I have the code wrapped in Try/Catch (just example):
try {
let data = localStorage.getItem('something');
// Err. TS2345; I know, that's why you're in the try block
data = JSON.parse(data);
// Err. TS2531; I know, that's why you're in the try block
data.exp = new Date(data.exp * 1000);
return data;
} catch {
return null;
}
TypeScript refuses to compile it. Is there any way I can tell TypeScript that I know about the error and I'm okay with it? I don't want to use //@ts-ignore
on every line (assuming I can have a longer code) and I don't want to turn off strict mode. Is there any better solution?
CodePudding user response:
TypeScript's purpose is to help you with coding errors caused by type issues. It's giving you TS2345 because you're passing string | null
into JSON.parse
(which expects just string
), and it's giving you TS2531 and TS2339 because your code is using data
as though it won't be null
(but it may well be) and as though it has an exp
property (which as far as TypeScript knows, it doesn't).
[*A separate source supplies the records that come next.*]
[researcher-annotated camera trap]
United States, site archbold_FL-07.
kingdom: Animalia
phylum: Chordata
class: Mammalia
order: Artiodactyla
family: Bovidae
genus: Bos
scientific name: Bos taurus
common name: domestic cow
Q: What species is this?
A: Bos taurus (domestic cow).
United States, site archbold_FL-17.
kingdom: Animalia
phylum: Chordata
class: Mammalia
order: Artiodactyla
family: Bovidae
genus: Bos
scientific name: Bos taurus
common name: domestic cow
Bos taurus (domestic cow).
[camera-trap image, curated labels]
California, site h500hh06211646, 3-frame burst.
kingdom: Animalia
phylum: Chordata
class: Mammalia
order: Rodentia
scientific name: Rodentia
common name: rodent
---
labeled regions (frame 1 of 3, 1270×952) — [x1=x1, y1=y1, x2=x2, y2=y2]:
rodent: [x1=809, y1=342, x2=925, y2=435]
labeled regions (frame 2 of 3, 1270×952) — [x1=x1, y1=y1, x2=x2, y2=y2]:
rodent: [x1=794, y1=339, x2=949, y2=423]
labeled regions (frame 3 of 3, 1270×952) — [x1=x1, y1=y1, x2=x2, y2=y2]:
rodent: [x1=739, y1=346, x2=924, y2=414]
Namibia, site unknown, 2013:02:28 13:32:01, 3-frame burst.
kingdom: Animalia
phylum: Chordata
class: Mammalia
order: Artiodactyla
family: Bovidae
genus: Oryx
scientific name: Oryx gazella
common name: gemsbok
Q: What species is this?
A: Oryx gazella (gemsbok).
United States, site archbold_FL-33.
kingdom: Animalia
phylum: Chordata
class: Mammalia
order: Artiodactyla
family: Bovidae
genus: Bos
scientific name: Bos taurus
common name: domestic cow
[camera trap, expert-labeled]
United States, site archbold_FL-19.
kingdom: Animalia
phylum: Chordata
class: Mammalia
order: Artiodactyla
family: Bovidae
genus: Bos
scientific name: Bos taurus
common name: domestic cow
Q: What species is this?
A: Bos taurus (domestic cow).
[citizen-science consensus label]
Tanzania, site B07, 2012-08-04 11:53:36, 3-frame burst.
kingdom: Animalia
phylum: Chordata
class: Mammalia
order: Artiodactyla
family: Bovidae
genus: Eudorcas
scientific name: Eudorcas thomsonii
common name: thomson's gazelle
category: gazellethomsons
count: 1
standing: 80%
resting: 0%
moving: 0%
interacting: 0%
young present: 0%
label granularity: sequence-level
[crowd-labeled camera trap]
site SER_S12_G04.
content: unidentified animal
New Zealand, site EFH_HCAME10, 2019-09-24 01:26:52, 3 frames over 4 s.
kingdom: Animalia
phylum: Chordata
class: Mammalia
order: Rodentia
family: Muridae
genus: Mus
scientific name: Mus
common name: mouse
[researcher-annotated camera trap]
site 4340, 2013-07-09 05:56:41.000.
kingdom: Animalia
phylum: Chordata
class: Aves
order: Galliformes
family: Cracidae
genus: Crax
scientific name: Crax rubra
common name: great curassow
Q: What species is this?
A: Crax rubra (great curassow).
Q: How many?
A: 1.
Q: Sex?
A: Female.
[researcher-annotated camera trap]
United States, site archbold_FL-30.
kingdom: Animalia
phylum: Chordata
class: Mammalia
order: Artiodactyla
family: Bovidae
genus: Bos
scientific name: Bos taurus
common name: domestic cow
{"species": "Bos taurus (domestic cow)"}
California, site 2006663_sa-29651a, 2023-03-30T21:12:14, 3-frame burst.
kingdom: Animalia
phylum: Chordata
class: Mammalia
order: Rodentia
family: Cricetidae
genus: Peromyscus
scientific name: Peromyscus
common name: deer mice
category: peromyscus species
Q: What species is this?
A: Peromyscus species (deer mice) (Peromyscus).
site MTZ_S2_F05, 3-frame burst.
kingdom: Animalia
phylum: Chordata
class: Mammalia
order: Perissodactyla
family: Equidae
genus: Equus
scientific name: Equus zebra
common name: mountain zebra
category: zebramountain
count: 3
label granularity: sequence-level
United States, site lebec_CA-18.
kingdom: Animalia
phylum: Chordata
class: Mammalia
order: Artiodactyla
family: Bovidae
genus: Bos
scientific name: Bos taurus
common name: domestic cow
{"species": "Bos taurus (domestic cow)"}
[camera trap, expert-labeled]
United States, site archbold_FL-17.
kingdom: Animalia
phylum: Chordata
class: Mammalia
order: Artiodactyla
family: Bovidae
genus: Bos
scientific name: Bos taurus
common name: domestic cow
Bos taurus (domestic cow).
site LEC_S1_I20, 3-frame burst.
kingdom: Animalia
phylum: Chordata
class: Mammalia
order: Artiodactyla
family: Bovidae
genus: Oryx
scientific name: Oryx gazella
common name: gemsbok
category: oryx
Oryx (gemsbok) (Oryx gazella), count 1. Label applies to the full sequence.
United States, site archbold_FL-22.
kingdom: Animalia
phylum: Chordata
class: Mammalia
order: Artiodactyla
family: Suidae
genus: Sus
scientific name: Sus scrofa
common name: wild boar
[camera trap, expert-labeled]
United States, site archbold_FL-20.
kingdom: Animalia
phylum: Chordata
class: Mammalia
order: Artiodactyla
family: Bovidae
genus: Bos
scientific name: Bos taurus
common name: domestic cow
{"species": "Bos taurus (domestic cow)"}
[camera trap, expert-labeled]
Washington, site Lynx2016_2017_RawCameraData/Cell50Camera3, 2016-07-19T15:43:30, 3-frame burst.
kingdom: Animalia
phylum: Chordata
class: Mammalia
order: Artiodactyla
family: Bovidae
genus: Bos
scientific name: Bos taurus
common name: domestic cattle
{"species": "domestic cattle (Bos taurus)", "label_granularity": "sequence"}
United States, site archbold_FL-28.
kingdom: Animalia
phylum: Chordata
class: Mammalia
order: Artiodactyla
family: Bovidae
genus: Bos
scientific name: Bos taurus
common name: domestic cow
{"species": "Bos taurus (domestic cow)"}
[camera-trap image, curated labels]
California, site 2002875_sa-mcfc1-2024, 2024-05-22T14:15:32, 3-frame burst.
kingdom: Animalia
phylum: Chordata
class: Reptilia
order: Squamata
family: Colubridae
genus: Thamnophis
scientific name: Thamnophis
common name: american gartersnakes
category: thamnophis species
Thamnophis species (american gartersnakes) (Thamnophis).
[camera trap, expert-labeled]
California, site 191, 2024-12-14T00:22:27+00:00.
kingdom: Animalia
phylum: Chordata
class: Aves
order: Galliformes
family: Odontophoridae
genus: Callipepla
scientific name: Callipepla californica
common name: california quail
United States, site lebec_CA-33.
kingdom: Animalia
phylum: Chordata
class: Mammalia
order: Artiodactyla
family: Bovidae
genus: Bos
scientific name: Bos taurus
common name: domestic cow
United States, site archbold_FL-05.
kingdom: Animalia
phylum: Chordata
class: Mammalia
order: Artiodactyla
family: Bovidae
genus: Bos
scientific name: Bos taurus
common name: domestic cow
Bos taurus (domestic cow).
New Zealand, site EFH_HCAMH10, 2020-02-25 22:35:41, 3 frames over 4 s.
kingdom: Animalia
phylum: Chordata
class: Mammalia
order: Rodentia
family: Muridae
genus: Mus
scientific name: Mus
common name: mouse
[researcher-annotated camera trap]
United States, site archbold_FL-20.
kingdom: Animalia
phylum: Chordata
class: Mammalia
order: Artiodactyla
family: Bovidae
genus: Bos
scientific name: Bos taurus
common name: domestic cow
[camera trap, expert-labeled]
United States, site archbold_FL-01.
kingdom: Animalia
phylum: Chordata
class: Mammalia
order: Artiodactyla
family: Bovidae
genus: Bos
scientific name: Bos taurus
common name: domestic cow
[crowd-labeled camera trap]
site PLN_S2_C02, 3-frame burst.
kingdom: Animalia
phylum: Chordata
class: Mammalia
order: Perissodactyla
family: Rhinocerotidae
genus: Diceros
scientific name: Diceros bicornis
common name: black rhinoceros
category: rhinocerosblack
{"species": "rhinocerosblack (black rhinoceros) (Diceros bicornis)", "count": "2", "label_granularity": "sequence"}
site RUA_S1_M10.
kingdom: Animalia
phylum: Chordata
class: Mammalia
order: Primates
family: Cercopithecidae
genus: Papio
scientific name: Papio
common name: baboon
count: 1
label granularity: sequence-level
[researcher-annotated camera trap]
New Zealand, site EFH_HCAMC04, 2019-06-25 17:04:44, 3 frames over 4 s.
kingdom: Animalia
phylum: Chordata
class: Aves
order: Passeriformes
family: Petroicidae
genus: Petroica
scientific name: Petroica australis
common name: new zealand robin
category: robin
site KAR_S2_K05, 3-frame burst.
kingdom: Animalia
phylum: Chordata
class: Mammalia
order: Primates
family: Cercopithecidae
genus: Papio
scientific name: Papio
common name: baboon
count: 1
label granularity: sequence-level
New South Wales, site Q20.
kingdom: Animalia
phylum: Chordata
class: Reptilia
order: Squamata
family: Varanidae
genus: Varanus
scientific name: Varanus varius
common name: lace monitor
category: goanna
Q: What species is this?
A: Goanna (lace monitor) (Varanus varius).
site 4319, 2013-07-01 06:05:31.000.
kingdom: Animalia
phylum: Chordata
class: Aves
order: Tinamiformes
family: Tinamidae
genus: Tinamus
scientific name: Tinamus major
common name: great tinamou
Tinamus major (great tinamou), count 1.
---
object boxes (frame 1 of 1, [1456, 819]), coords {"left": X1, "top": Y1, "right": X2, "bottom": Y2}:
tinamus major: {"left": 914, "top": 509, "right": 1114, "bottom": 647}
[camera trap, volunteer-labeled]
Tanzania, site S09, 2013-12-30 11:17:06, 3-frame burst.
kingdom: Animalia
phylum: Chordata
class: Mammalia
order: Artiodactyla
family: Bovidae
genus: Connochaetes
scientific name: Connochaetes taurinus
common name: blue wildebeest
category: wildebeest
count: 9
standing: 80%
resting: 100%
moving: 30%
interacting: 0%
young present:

If you want to disable type checking for data
, use the any
type:
try {
let data: any = localStorage.getItem('something');
// ^^^^^−−−−−−−−−−−−−−−−−−−−−−−−−−−−−−−−−−−−−−−− here
data = JSON.parse(data);
data.exp = new Date(data.exp * 1000);
return data;
} catch {
return null;
}
From the linked documentation:
any
TypeScript also has a special type,
any
, that you can use whenever you don’t want a particular value to cause typechecking errors.